Haitian monarchs

 Henry I

King Henry constructed magnificent monuments, reformed the government, the civil administration and the army. He established a navy, founded a system of public instruction and several learned societies, opened diplomatic relations with foreign governments, and corresponded with societies and institutions in Europe. By all accounts, a successful, learned and enlightened ruler. He was a lifelong admirer of King George III and modelled his court on the Court of St James. At his Coronation he founded Haiti’s first Order of Chivalry and a peerage, creating Princes, Dukes, Counts, Barons and Chevaliers. Some of these titles, such as the Duke of Marmalade and Count of Limonade, caused ridicule within certain quarters in Europe and America. However, these were territorial designations based on actual place names in Haiti. No more or, no less reason for merriment than a Prince of Orange or a Duke of Bouillon.

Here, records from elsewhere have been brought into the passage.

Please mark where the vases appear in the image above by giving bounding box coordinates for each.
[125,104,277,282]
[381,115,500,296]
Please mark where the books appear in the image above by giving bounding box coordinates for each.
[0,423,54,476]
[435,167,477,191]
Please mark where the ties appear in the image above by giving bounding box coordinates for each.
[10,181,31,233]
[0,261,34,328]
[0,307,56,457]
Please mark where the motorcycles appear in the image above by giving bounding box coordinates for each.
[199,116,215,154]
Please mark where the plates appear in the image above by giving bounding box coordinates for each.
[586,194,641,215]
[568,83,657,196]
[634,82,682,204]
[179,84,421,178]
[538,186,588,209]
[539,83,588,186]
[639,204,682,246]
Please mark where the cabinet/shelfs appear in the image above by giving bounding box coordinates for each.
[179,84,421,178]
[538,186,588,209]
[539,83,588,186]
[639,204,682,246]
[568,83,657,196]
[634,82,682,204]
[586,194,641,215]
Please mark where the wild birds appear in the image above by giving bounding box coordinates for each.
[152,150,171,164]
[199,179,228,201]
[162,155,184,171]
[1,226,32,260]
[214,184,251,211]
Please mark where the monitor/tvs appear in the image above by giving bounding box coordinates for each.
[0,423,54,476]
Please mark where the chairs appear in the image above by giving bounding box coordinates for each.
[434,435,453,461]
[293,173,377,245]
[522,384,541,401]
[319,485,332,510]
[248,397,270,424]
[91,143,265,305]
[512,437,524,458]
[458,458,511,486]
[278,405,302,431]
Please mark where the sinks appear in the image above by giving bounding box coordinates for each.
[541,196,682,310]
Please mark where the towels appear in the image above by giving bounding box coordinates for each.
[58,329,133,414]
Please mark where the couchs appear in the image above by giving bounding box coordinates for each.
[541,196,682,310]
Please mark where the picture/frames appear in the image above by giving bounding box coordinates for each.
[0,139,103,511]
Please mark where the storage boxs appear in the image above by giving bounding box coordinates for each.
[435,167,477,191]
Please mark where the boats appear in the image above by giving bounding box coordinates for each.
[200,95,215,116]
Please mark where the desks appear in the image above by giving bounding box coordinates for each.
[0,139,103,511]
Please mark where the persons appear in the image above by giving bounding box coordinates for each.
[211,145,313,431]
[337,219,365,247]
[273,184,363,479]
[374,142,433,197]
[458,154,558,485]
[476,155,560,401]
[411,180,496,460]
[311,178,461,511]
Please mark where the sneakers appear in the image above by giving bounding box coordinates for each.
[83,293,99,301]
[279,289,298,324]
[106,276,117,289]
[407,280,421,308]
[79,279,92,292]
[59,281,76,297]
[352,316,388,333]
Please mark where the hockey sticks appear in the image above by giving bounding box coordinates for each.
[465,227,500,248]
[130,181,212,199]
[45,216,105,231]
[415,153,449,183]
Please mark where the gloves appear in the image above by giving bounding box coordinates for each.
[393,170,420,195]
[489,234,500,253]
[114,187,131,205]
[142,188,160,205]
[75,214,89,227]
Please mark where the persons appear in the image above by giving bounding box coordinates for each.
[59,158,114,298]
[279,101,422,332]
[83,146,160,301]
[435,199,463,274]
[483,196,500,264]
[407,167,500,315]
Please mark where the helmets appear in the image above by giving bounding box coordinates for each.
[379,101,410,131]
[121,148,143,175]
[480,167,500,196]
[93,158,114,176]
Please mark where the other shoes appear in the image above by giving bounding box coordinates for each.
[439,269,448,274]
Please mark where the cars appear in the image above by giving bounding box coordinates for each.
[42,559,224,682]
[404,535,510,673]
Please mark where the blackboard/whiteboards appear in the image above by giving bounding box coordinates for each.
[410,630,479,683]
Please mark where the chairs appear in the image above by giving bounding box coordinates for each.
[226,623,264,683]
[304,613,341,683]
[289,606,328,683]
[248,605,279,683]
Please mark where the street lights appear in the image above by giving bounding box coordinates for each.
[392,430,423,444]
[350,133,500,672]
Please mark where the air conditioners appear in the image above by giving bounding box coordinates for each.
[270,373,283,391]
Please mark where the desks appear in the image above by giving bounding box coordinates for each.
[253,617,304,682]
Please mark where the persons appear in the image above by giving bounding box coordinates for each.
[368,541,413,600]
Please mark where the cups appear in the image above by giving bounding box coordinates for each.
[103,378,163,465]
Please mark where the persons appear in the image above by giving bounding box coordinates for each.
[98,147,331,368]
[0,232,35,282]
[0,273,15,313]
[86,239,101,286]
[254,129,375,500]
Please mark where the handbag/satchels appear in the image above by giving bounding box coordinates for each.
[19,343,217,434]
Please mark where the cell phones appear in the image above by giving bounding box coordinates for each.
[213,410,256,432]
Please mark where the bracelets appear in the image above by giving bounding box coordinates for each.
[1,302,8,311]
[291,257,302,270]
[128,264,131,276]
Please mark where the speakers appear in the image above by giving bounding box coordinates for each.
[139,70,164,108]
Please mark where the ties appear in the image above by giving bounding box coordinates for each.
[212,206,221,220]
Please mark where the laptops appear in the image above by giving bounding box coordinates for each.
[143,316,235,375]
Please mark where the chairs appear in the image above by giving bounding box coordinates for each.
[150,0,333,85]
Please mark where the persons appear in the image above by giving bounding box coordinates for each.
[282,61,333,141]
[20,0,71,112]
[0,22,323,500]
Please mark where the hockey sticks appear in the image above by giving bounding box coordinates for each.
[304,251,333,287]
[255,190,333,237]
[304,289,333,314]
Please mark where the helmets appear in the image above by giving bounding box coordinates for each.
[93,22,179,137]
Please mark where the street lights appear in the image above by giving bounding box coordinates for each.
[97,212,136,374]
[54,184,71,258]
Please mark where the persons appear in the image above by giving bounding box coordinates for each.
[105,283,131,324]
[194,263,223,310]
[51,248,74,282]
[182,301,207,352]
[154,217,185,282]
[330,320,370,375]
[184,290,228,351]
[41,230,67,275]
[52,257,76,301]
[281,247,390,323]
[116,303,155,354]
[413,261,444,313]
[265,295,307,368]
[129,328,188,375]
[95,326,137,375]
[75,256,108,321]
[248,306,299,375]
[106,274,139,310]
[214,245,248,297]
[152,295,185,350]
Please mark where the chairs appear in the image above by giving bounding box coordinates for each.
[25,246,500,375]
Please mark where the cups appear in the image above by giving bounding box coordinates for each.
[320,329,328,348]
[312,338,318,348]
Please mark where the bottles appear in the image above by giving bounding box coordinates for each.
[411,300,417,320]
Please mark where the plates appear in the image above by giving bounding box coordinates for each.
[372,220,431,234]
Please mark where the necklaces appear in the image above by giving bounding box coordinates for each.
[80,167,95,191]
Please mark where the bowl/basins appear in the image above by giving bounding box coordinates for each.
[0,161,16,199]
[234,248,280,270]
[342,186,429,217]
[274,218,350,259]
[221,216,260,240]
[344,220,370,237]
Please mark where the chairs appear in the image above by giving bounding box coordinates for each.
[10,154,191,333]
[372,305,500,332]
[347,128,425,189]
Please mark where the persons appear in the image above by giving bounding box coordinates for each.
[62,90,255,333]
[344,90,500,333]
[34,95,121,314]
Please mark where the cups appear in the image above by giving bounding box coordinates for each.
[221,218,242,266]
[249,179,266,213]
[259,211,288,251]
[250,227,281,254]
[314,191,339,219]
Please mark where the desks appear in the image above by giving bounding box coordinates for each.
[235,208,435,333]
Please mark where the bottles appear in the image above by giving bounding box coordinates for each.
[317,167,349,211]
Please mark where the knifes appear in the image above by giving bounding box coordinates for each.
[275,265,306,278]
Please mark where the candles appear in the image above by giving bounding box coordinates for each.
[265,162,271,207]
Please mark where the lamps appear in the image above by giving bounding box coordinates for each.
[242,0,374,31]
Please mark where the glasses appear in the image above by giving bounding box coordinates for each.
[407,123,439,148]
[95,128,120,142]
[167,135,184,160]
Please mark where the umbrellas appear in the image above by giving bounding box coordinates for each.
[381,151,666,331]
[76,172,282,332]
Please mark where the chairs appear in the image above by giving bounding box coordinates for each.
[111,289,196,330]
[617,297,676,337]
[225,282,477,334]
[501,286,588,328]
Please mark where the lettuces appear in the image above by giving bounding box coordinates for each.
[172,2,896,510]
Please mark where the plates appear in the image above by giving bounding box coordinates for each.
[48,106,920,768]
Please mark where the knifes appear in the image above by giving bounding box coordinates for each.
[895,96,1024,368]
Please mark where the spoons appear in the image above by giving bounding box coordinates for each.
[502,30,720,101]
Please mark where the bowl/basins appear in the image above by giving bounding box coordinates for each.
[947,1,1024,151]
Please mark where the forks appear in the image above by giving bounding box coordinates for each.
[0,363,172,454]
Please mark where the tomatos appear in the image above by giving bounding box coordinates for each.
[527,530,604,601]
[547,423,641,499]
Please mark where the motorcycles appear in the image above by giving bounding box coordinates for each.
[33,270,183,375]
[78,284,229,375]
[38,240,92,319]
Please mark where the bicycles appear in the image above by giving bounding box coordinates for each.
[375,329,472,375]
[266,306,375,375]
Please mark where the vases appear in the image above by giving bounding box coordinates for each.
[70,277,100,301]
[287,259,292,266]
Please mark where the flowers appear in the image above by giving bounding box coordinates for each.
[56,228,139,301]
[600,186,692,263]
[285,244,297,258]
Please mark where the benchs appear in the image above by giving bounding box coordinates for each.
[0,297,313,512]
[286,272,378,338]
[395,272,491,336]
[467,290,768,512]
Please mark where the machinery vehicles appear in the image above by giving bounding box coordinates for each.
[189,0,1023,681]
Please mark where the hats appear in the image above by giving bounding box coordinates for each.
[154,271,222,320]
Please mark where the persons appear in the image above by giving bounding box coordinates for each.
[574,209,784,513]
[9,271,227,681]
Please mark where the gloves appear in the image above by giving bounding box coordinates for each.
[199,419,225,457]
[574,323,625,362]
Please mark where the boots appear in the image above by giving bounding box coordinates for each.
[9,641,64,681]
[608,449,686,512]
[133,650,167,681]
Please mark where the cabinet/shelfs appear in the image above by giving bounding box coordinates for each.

Faced with an army insurrection inspired by the southern mulatto republic, King Henry shot himself before the southern forces were able to take his palace. On their eventual arrival they destroyed Henry’s institutions and killed his adherents, and abolished the monarchy in an orgy of bloodshed, beastliness and cruelty. His magnificent palaces, the citadel, fortresses and public buildings were left ruin. In the years since then, earthquakes and cyclones have taken their toll, but their shells remain a proud testament to better days.